Present the records as a numbered list, starting with the line that contains "In the image on" and continuing through the end of the records, with any blank lines left out.
══ Task data ══
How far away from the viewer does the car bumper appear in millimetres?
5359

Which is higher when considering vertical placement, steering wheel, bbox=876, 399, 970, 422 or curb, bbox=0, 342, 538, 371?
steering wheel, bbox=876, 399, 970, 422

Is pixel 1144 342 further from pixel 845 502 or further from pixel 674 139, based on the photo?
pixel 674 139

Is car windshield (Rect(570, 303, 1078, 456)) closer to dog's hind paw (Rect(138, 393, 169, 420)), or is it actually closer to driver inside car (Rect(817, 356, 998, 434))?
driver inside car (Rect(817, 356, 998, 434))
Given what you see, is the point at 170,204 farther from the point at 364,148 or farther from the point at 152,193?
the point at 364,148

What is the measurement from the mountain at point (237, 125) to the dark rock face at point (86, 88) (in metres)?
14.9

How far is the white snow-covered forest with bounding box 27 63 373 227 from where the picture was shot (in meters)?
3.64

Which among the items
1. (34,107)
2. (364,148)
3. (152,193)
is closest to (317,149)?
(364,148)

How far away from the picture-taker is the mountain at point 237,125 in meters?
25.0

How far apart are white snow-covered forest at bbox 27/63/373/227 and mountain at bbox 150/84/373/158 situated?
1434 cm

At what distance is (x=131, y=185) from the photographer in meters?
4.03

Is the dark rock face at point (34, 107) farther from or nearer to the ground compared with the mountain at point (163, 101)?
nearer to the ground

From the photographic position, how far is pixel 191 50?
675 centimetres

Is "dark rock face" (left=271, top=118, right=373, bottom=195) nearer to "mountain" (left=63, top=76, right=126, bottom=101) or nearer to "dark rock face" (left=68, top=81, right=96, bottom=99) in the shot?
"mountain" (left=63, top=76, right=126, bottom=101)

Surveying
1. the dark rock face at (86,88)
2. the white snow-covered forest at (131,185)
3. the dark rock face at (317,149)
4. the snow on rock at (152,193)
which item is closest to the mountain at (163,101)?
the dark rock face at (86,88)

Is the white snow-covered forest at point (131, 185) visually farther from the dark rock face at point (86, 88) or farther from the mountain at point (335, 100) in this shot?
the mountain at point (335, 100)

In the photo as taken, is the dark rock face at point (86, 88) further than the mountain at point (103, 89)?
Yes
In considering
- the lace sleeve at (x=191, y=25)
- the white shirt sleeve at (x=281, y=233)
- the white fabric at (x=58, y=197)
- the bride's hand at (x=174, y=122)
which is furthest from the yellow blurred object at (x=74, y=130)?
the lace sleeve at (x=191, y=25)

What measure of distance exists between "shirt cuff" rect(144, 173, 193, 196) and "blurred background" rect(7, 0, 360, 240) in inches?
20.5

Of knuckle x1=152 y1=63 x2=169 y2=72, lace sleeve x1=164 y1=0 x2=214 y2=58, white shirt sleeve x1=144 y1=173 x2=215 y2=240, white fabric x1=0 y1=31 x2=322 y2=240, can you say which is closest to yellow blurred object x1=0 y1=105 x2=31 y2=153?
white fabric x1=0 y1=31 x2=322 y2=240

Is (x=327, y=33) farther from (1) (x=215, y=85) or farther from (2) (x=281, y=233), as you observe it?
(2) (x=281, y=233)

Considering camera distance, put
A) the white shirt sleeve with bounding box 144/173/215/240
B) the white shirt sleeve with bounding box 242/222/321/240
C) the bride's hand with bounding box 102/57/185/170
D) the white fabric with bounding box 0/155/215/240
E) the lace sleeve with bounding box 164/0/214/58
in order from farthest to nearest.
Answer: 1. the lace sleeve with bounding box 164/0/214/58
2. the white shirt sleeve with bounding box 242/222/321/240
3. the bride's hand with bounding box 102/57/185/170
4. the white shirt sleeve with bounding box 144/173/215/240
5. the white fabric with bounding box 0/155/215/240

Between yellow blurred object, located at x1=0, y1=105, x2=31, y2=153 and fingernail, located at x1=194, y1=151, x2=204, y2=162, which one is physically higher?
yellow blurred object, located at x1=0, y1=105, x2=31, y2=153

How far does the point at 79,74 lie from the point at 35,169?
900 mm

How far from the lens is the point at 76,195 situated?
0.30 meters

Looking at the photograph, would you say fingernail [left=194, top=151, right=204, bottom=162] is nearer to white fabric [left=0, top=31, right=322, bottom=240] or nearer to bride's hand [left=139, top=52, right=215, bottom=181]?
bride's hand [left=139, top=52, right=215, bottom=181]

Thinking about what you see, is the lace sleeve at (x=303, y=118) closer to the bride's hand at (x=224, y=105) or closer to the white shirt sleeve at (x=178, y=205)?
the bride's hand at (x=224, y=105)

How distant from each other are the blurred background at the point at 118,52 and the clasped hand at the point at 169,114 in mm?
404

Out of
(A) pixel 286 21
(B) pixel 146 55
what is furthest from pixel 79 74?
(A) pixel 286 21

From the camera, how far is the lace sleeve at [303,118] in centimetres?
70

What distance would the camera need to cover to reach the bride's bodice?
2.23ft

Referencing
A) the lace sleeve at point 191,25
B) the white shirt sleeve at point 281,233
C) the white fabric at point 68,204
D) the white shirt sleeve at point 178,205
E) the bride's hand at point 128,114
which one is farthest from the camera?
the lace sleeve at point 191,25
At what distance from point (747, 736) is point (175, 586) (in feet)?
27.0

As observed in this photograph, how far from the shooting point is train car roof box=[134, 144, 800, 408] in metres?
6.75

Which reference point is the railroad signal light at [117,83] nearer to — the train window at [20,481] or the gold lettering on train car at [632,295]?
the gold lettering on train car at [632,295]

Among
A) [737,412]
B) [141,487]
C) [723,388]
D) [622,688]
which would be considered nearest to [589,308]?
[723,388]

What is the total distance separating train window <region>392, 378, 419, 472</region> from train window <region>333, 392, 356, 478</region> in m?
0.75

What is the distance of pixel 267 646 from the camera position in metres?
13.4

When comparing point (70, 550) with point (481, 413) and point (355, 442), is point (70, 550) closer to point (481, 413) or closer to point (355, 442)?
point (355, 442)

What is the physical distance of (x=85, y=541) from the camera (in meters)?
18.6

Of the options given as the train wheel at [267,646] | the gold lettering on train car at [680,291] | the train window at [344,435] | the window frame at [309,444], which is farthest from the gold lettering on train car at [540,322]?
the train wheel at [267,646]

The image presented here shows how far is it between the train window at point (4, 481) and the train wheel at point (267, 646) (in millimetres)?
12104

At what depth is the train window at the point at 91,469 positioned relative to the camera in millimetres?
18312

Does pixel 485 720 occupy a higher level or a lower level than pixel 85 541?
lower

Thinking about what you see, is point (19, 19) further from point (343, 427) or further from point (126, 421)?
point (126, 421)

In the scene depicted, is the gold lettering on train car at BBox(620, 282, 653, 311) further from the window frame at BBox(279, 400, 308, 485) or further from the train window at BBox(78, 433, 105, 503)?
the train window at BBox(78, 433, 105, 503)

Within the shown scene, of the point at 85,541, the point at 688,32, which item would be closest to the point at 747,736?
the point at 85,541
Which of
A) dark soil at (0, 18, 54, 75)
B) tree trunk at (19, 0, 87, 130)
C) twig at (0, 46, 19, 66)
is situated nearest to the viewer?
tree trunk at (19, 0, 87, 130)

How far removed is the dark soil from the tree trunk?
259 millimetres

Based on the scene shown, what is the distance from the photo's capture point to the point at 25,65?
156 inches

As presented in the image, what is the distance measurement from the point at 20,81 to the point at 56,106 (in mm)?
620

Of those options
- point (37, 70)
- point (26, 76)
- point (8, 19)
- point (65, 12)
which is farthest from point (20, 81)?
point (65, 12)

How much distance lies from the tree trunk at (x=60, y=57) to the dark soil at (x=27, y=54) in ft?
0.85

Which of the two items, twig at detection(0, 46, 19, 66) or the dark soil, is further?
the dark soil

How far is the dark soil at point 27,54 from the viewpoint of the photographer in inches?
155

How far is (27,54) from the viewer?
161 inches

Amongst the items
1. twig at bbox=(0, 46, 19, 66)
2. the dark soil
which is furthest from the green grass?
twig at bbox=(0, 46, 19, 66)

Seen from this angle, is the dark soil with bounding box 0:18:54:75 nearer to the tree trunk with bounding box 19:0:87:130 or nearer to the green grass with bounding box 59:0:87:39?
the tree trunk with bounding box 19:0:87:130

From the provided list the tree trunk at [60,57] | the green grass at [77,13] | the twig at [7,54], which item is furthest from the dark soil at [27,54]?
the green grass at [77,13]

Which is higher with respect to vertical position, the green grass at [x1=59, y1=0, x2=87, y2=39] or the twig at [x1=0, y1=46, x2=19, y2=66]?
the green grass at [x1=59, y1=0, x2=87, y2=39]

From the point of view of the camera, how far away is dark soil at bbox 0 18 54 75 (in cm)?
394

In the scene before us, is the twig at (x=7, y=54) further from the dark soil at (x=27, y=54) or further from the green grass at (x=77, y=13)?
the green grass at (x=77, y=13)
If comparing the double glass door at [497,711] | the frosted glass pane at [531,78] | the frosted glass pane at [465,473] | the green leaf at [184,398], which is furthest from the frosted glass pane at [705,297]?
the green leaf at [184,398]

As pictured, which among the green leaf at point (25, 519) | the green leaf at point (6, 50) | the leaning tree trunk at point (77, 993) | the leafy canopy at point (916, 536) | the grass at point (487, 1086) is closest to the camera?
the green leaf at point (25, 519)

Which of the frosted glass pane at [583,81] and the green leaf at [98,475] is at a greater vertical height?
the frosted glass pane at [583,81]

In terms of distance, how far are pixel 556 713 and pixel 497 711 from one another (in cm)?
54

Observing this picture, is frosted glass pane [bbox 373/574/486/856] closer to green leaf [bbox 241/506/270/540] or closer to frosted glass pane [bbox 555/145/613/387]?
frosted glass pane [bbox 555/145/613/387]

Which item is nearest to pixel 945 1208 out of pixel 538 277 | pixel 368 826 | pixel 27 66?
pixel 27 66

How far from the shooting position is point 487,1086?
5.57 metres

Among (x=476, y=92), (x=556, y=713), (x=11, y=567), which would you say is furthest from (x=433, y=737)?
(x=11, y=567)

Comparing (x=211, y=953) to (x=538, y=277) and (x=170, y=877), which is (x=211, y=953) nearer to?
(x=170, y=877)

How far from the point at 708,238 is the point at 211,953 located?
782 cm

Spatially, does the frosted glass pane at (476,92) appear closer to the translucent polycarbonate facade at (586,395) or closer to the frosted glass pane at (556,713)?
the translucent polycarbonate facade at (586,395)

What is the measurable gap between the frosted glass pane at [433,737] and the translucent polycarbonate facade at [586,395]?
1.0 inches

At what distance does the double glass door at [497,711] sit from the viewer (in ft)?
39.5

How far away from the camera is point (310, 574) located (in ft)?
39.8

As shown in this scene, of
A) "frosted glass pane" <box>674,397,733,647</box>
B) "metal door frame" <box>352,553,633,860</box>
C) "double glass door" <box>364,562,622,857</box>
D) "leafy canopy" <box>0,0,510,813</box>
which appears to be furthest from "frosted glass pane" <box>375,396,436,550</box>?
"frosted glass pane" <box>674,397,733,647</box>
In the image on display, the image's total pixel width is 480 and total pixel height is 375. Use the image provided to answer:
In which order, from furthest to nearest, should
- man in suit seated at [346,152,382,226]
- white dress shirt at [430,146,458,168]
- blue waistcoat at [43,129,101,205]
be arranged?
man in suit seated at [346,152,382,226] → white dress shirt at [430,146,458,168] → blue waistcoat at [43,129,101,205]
═══
Result of the exercise.
1. In the image on display, the image's total pixel width is 480 and total pixel height is 375. Use the image provided to answer:
2. In which order, from furthest to nearest, should
3. - man in suit seated at [346,152,382,226]
4. - white dress shirt at [430,146,458,168]
5. - blue waistcoat at [43,129,101,205]
6. be arranged?
7. man in suit seated at [346,152,382,226] → white dress shirt at [430,146,458,168] → blue waistcoat at [43,129,101,205]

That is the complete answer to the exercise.